### Source data ###

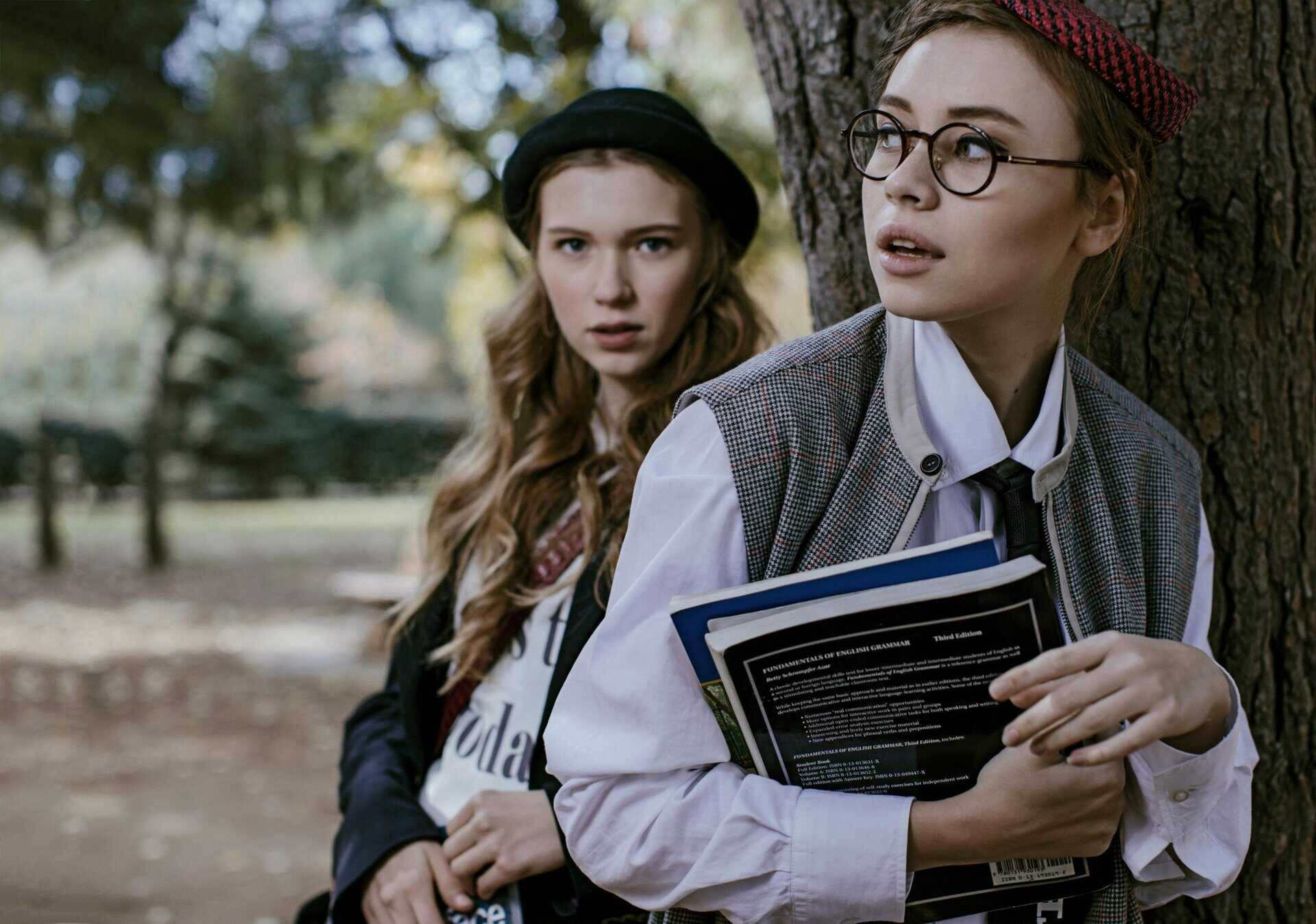 Two stylish young women outdoors, holding books, with a vintage fashion vibe. Fall fashion, fashion trend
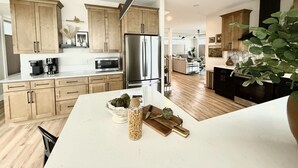 A modern kitchen with wooden cabinets, stainless steel appliances, and a central island with a bowl of artichokes and a knife block.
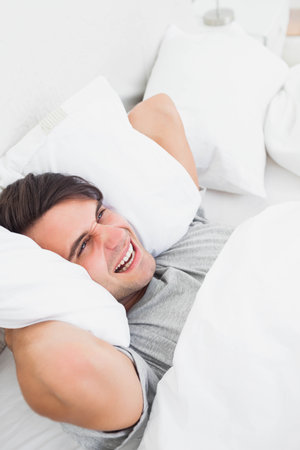 Man wearing gray t-shirt lying on bed and smiling in bedroom with pillows and lamp base. Relaxation, comfort, sleep, cozy, tranquility, home interior, wellnessの写真素材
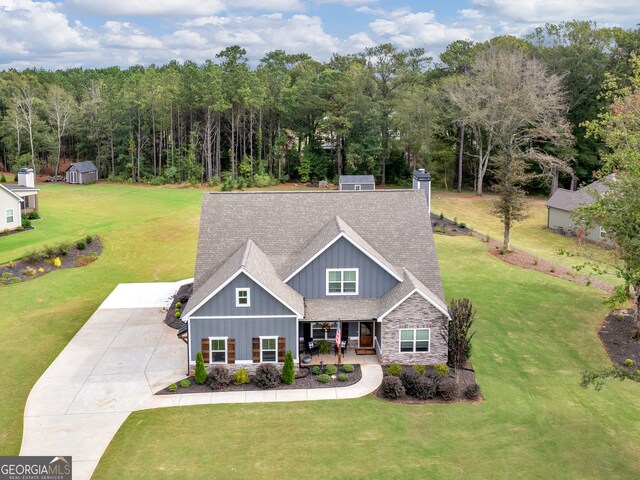 view of front of property featuring a porch and a front lawn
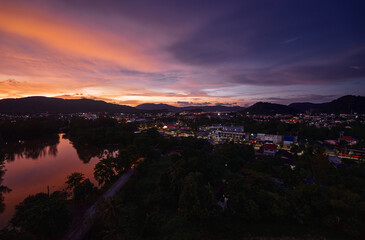 A vibrant cityscape captured at twilight, showcasing beautifully illuminated streets, serene reflective water, and a breathtaking sunset sky over a mountainous backdrop.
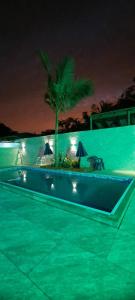 uma piscina à noite com uma palmeira e luzes em Quarto Suíte Itapoá - SC em Itapoá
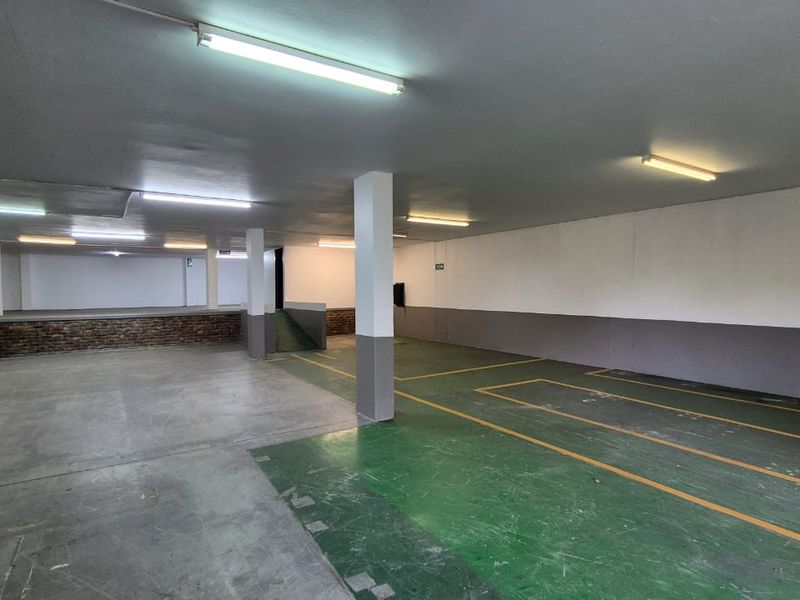 Spacious industrial garage area featuring concrete flooring with painted markings, structural support columns, and overhead fluorescent lighting.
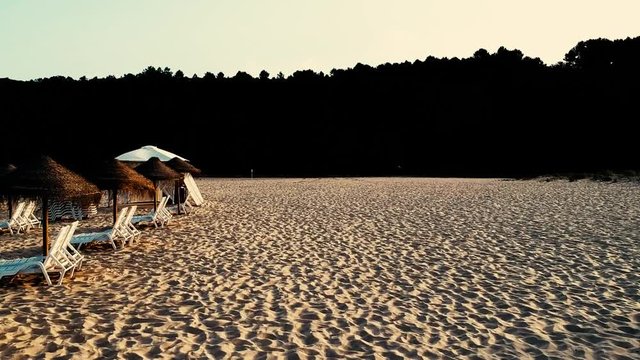 Beautiful and cinematic odeceixe beach umbrellas at vicentina coast, algarve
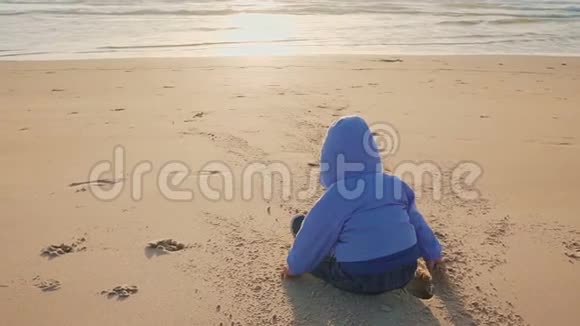 宝宝的生活方式一个男孩在天然海滩上玩沙子和石头视频的预览图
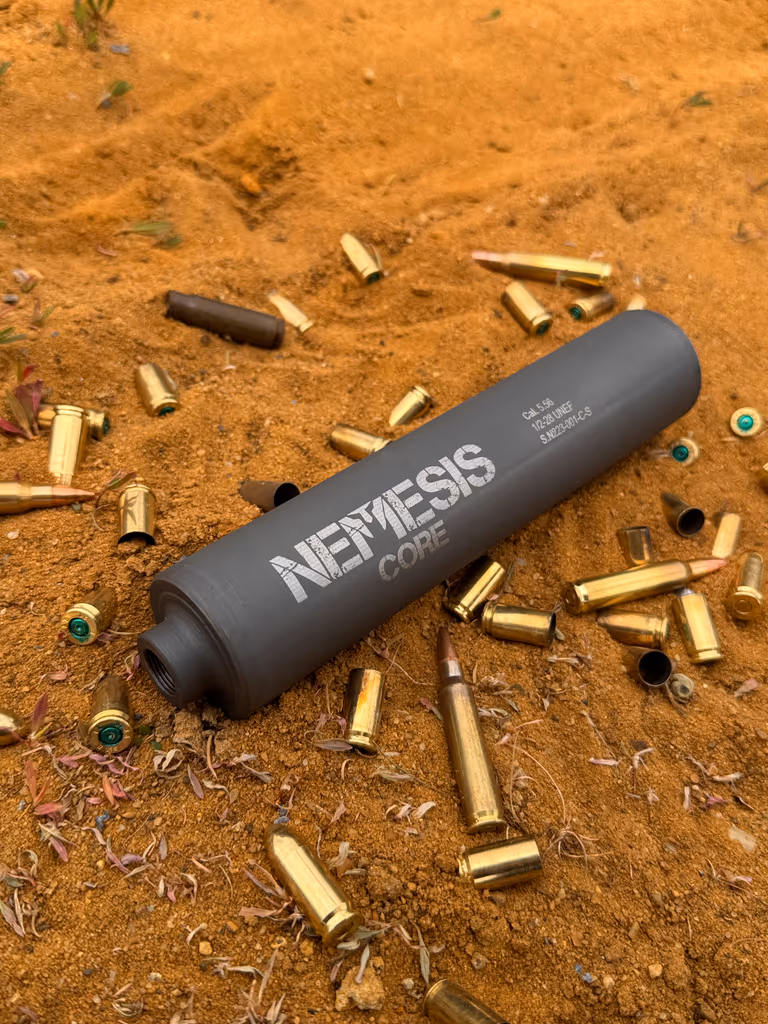 Саундмодератор NEMESIS CORE 9mm лежить на піску серед стріляних гільз - видно гравіювання NEMESIS CORE на корпусі
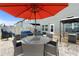 Charming backyard patio with dining set, grill, and comfortable seating under a vibrant orange umbrella at 11684 Stovall Pl, Hampton, GA 30228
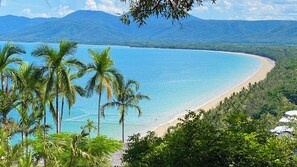A beach with clear turquoise water, palm trees, and mountains in the background. - Lychee Tree Holiday Apartments (Port Douglas)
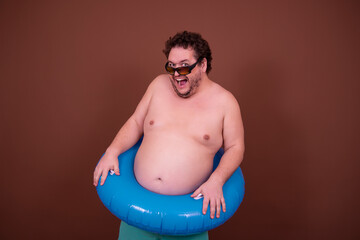 Dreams about the weekend. Funny fat man enjoys his vacation at the sea. Brown background.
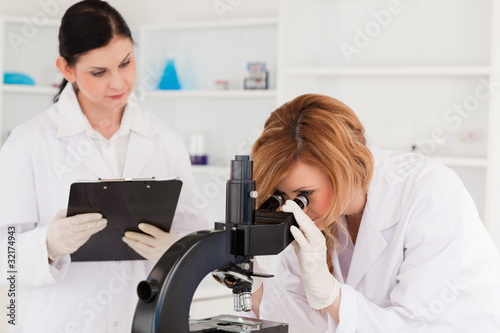 Blond-haired scientist and her assistant conducting an experimen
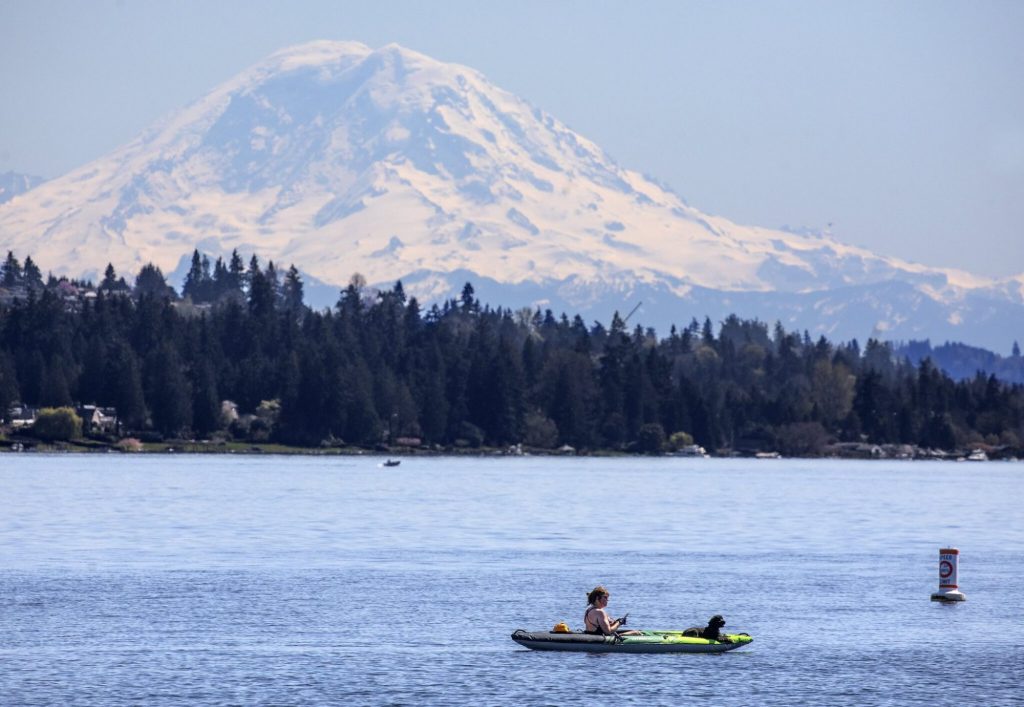 Kayaker with Mt Rainier in the background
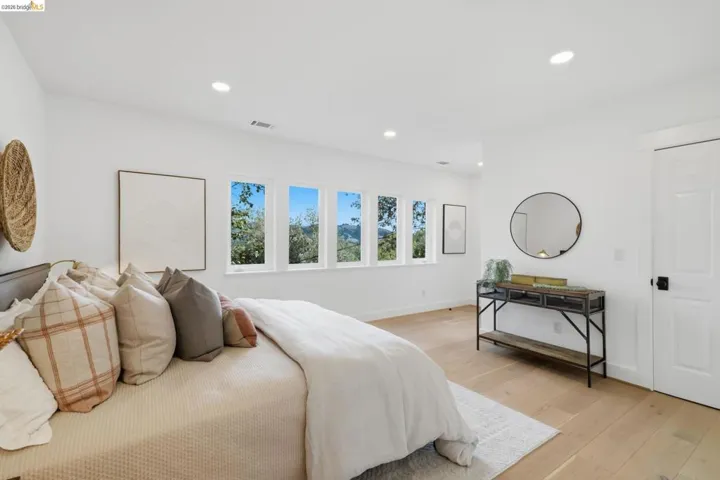 Recessed lighting, light-toned wood-finish flooring, white walls, multiple windows, and a white paneled door with black hardware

###

• _What the task asks_
Although the records include pictures, output only their text, exactly and completely.

• _Expected answer_
 Two stylish young women outdoors, holding books, with a vintage fashion vibe. Fall fashion, fashion trend
 A modern kitchen with wooden cabinets, stainless steel appliances, and a central island with a bowl of artichokes and a knife block.
 Man wearing gray t-shirt lying on bed and smiling in bedroom with pillows and lamp base. Relaxation, comfort, sleep, cozy, tranquility, home interior, wellnessの写真素材
 view of front of property featuring a porch and a front lawn
 A vibrant cityscape captured at twilight, showcasing beautifully illuminated streets, serene reflective water, and a breathtaking sunset sky over a mountainous backdrop.
 uma piscina à noite com uma palmeira e luzes em Quarto Suíte Itapoá - SC em Itapoá
 Spacious industrial garage area featuring concrete flooring with painted markings, structural support columns, and overhead fluorescent lighting.
 Beautiful and cinematic odeceixe beach umbrellas at vicentina coast, algarve
 宝宝的生活方式一个男孩在天然海滩上玩沙子和石头视频的预览图
 Саундмодератор NEMESIS CORE 9mm лежить на піску серед стріляних гільз - видно гравіювання NEMESIS CORE на корпусі
 Charming backyard patio with dining set, grill, and comfortable seating under a vibrant orange umbrella at 11684 Stovall Pl, Hampton, GA 30228
A beach with clear turquoise water, palm trees, and mountains in the background. - Lychee Tree Holiday Apartments (Port Douglas)
 Dreams about the weekend. Funny fat man enjoys his vacation at the sea. Brown background.
 Blond-haired scientist and her assistant conducting an experimen
 Kayaker with Mt Rainier in the background
 Recessed lighting, light-toned wood-finish flooring, white walls, multiple windows, and a white paneled door with black hardware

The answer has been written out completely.